======== 原文 ========

だが、ポール・ニューマンは裏切らなかった。「暴力脱獄」(1967年)という不思議な映画で彼は復活した。原題は「クールハンド・ルーク」と韻を踏んでいる。酔っ払ってコインパーキングを壊した罪で刑務所に服役したルークという男が権力に屈せず、自由を求めて脱獄に挑み続ける映画は、当時の気分にフィットしたのだろう。この映画を生涯のベストに挙げる人を僕は知っている。
ポール・ニューマンのフィルモグラフィーを見ると、「暴力脱獄」の後に初めての監督作品「レーチェル・レーチェル」(1968年)を作っている。妻のジョアン・ウッドワードを主演にした作品で、監督に徹した。40を過ぎて、自分で監督したくなったのかもしれない。
「レーチェル・レーチェル」の公開は、僕が高校三年生のときだった。四国高松では上映されなかったと思う。翌年、僕は上京し、池袋の文芸坐などでよくかかっていたが、見逃したまま現在に至っている。僕が見たかったポール・ニューマンの監督作品は、自らも出演した「オレゴン大森林/我が緑の大地」(1971年)である。
切り出した大木に足を挟まれ湖に沈んだ父親を助けようとするポール・ニューマンのシーンは、今も鮮明に甦る。彼は大きく息を吸い、水中に没した父親に口うつしで空気を送り続ける。だが、彼は父親が水中で溺れていくのを見続けるしかない。ほんの少し下の水面で父は死にかけているのだ。こんな地味な映画で、こんなに緊張感が漲るシーンも珍しい。監督としてのポール・ニューマンに敬服した。

========

== 課題の指示 ==
- 1) ポール・ニューマンに関する文章によると、「暴力脱獄」のルークはどんな罪で刑務所に入ったか。
- 2) ポール・ニューマンに関する文章を、最後の文のあとから書き進めてください。

======== 抜粋記録 ========

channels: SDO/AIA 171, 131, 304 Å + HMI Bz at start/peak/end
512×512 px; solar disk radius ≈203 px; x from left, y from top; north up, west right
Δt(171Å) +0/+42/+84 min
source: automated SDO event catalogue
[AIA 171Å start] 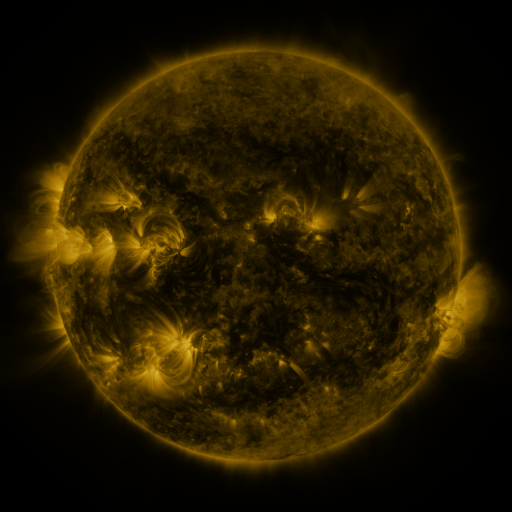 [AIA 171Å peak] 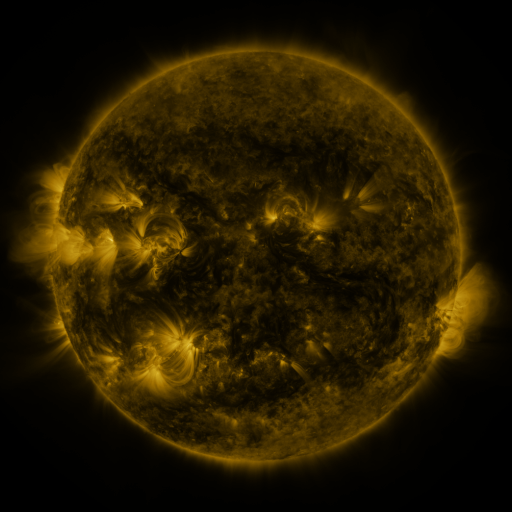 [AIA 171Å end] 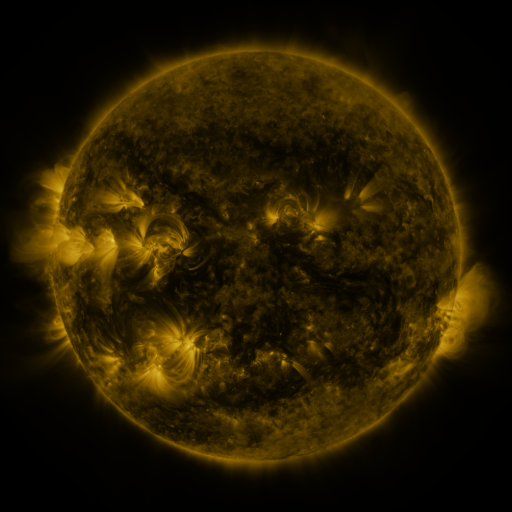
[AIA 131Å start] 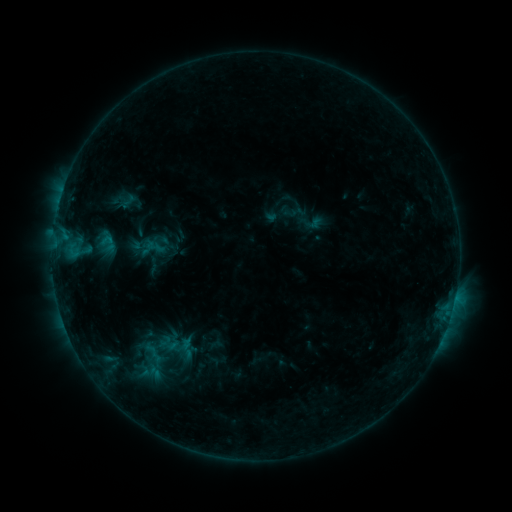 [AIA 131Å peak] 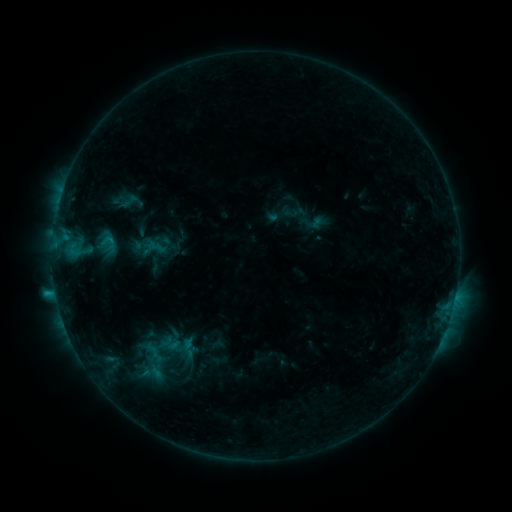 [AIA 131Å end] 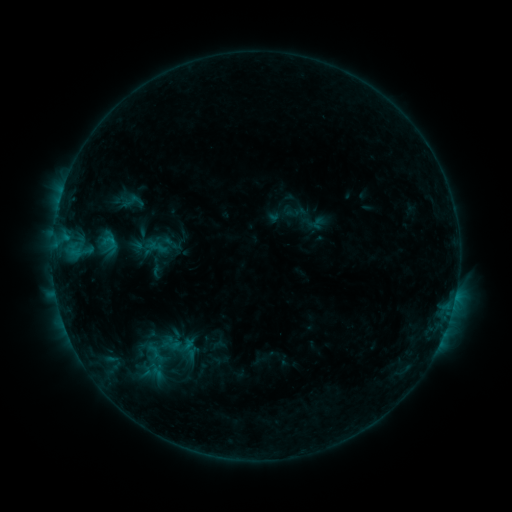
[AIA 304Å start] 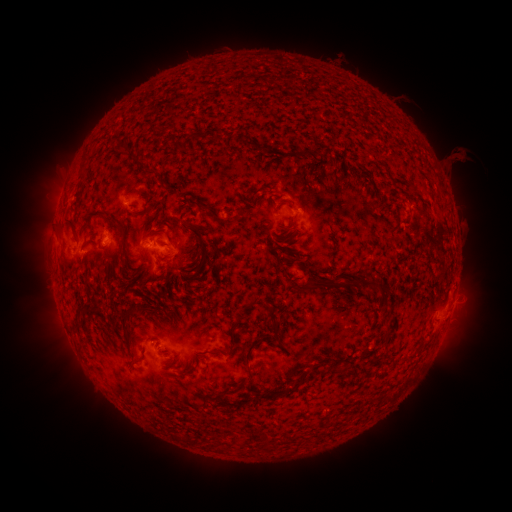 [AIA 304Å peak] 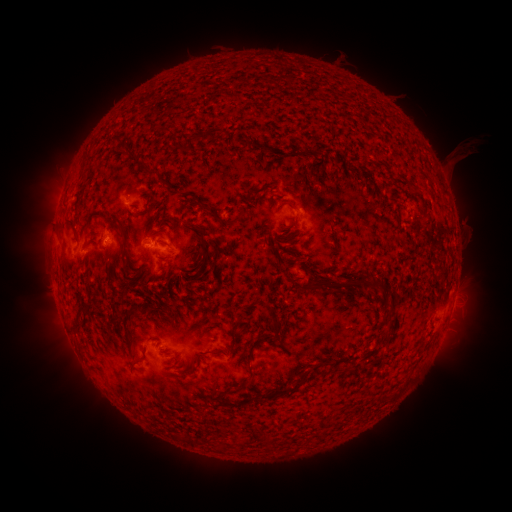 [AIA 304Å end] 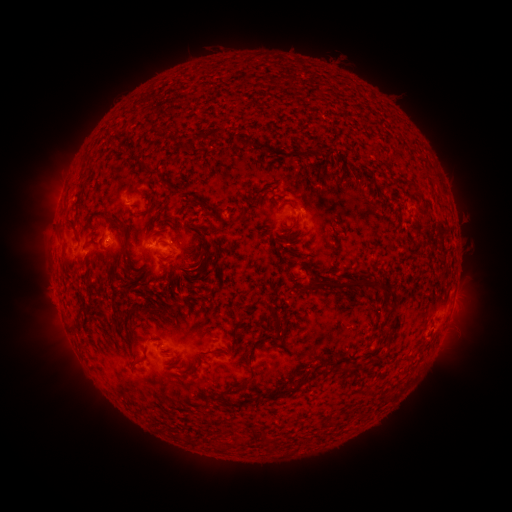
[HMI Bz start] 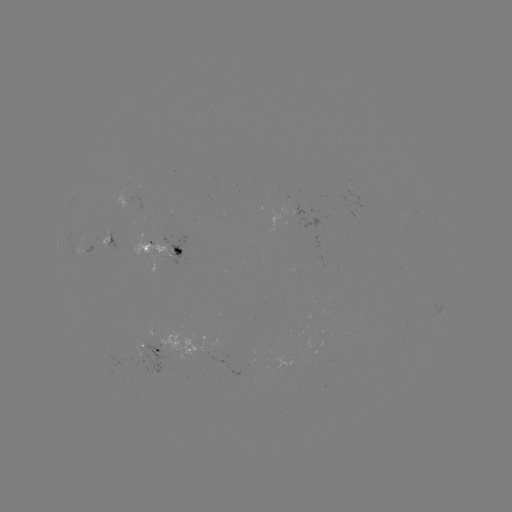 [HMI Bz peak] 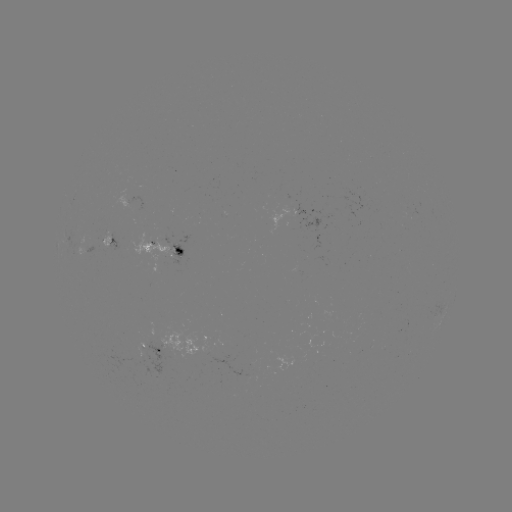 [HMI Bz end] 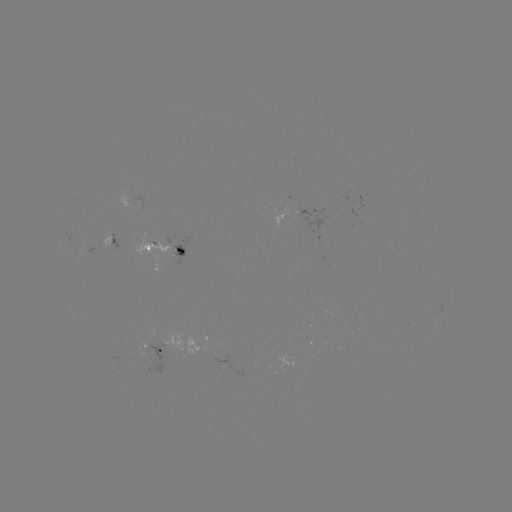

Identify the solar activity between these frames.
B9.2 flare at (56, 291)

========

== 解答 ==
- 1) 酔っ払ってコインパーキングを壊した罪。

- 2)
二本の監督作品の間にポール・ニューマンは「明日に向かって撃て」(1969年)に出演している。まだ新人同然だったロバート・レッドフォードに花を持たせた映画である。しかし、ポール・ニューマンが演じたブッチ・キャシディのとぼけたキャラクターがなければ、サンダンス・キッドはあれほど引き立たなかったはずだ。
有名な崖下への飛び降りシーン。保安官たちに追い詰められたふたりは、戦うか崖下の河に飛び込むかを迫られる。戦おうとするサンダンスにブッチは「ホワイ?」と問う。言いにくそうな表情のサンダンスが「アイ・キャンノット・スイム」と怒鳴るように答える。間をおいて笑い出すブッチ。次のシーンでは、ふたりは大声を上げて飛び降りる。サンダンスとブッチは、ベルトでしっかりとつながっている。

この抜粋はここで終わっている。